France, the second-largest wine producer in the world, is adapting to climate change and societal pressures. Winemaking fermentation requires low temperatures, making it energy-intensive. To address this, INRAe's digital twin1 project (DigitWine) uses state-of-the-art sensors to monitor fermentation and aroma compounds. Through multiobjective optimization, it balances energy consumption and aroma targets. High-dimensional visualization and decision-support tools are needed to help operators choose optimal strategies, which are then implemented using dynamic temperature profiles and nitrogen additions.
Objectives of the internship
The goal of this internship is to design and implement an online decision support tool that helps operators in the winemaking industry quickly choose optimal fermentation strategies generated by a multiobjective optimization procedure. The selected student will perform the following tasks:
- Conduct a literature review on visualization methods for digital twins, focusing on visualization techniques for Pareto Front2 (PF) datasets and high-dimensional data visualization3.
- Follow a user-centered design methodology to design and implement interactive visualizations, including: (a) dynamically changing and time-varying visualizations of a PF dataset (≈60 dimensions, thousands of data points); (b) design interaction techniques to effectively explore the PF (e.g., select, filter, aggregate, compare, etc)
- Get feedback on the developed prototype from domain experts and partners in the DigitWine project.

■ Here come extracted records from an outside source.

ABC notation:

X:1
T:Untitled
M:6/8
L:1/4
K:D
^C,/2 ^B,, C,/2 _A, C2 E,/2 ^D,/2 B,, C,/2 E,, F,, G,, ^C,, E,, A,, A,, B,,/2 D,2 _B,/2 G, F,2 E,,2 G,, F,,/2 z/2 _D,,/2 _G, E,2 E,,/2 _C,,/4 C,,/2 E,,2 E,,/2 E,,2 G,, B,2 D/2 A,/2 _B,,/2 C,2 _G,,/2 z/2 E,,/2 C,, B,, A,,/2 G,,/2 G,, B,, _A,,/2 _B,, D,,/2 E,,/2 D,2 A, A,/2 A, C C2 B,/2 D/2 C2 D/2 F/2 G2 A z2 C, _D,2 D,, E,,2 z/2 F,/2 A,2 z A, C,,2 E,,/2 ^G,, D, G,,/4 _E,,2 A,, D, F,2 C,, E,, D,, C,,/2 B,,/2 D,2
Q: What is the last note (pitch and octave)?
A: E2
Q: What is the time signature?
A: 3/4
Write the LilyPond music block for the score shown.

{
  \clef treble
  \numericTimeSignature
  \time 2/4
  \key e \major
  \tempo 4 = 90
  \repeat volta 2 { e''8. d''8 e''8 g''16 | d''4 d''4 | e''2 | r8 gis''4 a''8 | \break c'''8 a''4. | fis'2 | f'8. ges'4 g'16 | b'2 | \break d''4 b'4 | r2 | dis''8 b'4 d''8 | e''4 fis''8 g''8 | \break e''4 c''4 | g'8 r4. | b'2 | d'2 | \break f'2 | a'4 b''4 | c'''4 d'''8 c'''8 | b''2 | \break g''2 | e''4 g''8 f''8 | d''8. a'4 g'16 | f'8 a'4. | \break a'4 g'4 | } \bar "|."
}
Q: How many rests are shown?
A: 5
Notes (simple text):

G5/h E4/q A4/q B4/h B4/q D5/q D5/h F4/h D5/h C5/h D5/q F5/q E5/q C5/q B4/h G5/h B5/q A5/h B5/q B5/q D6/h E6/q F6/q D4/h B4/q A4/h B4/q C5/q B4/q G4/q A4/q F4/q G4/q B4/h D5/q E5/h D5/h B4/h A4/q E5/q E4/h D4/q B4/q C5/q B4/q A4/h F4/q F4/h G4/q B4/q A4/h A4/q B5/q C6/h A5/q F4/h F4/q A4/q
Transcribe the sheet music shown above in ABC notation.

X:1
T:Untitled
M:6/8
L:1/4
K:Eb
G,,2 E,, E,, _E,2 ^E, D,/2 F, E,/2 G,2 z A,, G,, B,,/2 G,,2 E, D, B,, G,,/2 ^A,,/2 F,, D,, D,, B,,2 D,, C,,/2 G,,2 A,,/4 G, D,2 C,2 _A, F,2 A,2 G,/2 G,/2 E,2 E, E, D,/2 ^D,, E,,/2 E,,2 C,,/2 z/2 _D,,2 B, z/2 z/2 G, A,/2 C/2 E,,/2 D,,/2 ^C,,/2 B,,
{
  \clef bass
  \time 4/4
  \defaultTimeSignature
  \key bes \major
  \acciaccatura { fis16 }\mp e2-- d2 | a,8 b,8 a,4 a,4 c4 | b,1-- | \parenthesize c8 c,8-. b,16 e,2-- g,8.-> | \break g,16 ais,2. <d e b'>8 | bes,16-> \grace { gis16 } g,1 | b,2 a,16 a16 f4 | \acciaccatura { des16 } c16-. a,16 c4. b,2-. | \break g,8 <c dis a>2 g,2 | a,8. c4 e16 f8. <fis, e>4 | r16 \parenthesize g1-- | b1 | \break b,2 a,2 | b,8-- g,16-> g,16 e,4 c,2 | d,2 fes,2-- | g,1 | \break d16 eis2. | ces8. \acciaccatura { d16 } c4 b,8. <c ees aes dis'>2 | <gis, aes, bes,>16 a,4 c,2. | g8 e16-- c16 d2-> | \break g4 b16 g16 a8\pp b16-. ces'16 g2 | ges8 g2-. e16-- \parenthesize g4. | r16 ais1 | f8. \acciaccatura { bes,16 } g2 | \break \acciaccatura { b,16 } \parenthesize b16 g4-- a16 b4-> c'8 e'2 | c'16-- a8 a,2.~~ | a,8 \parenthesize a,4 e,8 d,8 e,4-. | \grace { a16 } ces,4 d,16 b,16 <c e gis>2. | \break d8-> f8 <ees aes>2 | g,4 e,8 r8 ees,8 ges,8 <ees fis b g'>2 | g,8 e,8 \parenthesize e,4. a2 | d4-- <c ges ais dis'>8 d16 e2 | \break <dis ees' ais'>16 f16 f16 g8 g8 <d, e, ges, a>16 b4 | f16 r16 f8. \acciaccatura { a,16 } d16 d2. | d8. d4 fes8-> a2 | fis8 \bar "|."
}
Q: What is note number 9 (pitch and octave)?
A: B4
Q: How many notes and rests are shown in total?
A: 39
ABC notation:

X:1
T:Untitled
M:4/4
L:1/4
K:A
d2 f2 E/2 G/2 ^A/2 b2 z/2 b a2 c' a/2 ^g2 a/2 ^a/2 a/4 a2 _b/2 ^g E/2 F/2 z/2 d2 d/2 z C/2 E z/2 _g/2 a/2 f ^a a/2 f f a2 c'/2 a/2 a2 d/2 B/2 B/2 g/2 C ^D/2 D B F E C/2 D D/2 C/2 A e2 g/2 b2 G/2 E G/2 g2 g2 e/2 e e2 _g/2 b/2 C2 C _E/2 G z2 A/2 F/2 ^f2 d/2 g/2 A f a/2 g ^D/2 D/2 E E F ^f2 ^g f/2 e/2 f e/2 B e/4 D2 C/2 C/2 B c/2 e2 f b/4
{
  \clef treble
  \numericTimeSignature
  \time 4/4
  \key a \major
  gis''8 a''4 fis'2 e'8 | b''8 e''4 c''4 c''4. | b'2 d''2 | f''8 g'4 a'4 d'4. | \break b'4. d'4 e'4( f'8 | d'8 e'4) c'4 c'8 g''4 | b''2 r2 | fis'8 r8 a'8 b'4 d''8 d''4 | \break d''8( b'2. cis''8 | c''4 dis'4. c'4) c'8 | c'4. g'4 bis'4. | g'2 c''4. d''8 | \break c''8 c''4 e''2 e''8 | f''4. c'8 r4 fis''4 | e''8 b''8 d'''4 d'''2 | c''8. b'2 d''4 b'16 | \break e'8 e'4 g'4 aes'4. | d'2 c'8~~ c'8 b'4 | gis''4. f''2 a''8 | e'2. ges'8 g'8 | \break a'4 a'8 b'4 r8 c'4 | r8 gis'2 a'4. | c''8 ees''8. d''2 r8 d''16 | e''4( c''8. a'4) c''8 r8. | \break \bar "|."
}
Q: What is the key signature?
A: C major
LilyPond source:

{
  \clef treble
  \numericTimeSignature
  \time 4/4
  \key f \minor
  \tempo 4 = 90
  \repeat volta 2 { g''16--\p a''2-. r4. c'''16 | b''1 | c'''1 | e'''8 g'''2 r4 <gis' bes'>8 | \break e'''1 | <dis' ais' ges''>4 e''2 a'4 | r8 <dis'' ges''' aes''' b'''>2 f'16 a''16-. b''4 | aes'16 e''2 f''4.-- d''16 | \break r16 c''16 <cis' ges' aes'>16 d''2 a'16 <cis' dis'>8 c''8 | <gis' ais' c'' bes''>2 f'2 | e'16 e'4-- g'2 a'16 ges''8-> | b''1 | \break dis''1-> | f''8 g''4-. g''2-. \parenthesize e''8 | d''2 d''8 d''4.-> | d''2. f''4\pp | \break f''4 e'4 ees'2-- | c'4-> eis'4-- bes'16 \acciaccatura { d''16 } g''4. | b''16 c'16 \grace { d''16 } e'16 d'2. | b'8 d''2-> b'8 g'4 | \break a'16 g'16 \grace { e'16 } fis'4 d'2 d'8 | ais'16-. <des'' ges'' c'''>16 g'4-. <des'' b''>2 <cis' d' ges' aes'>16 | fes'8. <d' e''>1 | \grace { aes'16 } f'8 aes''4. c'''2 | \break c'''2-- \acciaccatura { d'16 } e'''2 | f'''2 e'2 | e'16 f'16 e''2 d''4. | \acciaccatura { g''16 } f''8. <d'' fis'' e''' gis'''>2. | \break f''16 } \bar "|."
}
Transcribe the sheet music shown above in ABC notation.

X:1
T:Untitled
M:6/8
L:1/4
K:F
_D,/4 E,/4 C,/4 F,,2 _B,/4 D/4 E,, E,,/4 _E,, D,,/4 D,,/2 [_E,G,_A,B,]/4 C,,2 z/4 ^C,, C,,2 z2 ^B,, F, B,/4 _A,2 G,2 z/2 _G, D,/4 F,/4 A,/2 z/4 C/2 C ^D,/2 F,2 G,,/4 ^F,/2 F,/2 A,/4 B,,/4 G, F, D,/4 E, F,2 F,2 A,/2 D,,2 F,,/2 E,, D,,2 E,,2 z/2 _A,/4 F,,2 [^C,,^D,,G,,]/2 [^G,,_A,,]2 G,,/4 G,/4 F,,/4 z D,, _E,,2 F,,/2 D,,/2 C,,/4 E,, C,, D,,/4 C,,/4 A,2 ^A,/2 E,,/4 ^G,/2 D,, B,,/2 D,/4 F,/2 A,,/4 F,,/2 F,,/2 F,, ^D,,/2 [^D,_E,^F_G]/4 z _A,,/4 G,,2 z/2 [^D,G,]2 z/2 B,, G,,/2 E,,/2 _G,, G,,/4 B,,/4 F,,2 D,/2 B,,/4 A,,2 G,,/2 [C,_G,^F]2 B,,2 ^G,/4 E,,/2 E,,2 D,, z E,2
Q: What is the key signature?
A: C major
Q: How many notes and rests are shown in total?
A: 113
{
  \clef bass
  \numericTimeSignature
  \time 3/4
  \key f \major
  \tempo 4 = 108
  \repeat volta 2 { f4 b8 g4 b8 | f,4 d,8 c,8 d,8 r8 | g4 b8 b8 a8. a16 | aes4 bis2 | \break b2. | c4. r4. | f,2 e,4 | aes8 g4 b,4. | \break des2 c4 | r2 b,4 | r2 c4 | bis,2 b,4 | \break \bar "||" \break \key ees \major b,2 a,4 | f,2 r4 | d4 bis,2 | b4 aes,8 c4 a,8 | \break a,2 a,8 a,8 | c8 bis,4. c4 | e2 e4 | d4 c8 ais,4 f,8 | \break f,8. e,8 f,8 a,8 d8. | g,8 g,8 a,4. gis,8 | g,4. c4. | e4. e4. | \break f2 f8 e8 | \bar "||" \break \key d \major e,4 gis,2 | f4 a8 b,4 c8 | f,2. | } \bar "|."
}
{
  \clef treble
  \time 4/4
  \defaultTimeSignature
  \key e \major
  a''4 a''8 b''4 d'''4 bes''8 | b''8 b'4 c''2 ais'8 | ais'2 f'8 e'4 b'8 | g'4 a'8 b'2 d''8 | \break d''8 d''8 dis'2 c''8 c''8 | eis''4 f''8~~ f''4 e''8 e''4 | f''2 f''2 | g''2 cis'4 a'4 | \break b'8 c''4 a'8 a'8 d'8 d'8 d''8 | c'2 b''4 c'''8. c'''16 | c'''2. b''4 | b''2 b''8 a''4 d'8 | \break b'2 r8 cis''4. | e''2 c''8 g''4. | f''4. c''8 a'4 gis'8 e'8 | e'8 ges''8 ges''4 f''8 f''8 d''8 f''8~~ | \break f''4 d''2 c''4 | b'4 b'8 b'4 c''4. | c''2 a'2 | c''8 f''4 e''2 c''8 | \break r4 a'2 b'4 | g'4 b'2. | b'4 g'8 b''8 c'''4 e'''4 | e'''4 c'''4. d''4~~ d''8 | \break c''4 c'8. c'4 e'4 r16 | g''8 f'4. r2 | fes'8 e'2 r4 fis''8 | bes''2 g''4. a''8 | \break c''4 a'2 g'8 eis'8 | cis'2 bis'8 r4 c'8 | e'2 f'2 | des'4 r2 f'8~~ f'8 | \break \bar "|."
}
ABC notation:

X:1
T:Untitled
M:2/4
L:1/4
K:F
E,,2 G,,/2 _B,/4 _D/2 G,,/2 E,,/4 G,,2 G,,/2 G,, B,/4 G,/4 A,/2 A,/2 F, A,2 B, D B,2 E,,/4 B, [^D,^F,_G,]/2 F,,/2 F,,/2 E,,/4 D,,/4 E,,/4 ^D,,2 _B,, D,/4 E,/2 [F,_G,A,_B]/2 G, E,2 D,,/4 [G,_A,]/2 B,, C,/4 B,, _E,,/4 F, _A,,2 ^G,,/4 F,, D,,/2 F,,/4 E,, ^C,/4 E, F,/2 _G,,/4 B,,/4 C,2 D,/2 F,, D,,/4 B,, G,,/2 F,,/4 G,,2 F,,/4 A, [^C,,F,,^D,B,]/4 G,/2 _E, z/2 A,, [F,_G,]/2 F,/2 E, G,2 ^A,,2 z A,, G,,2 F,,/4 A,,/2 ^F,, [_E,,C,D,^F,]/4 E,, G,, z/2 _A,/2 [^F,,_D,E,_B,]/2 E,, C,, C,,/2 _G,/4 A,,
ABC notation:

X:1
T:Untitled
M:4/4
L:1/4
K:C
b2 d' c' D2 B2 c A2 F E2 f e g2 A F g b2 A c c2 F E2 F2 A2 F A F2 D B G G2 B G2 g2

- Write a report documenting the design process, the implemented system and findings from the internship.
The selected student will focus on producing a visualization tool for a standard desktop application. The following resources are currently available for an immediate start of this internship: PF datasets for the wine fermentation process (red and white wine); existing scatterplot-matrix based tools for inspiration and to study their limitations4; video recordings of PF exploration sessions with domain experts; and access to domain experts to gather user requirements and feedback.
Required and desirable skills
Required skills include: web development; programming (JavaScript/D3.js, Python, other). Interest in working with real-world data and domain experts. Knowledge in machine learning or multi-objective optimization is not required but experience is a plus. Experience with user-centered design & information visualization is a plus.
Work environment
- Supervisor: send CV & motivation letter to nadia.boukhelifa@inrae.fr and evelyne.lutton@inrae.fr (INRAE,Univ.Paris-Saclay)
- Internship duration: 6 months, ideally starting in March 2025
- Location: AgroParistech Saclay Campus, 22 place de l'agronomie 91120 Palaiseau
- Allowance: around 650 euros per month
References
1. Fuller, A et al. (2020). Digital twin: enabling technologies, challenges and open research. IEEE Access, 8, 108952–108971.
2. Kung, H-T et al. a. (1975). On finding the maxima of a set of vectors. Journal of the ACM (JACM) 22, 4 (1975), 469–476. 18
3. Liu, S et al. (2016). Visualizing high-dimensional data: Advances in the past decade. IEEE transactions on visualization and computer graphics 23.3 (2016): 1249-1268.
4. Boukhelifa, N, et al. (2019). An exploratory study on visual exploration of model simulations by multiple types of experts." Proceedings of the 2019 CHI Conference on Human Factors in Computing Systems. 2019.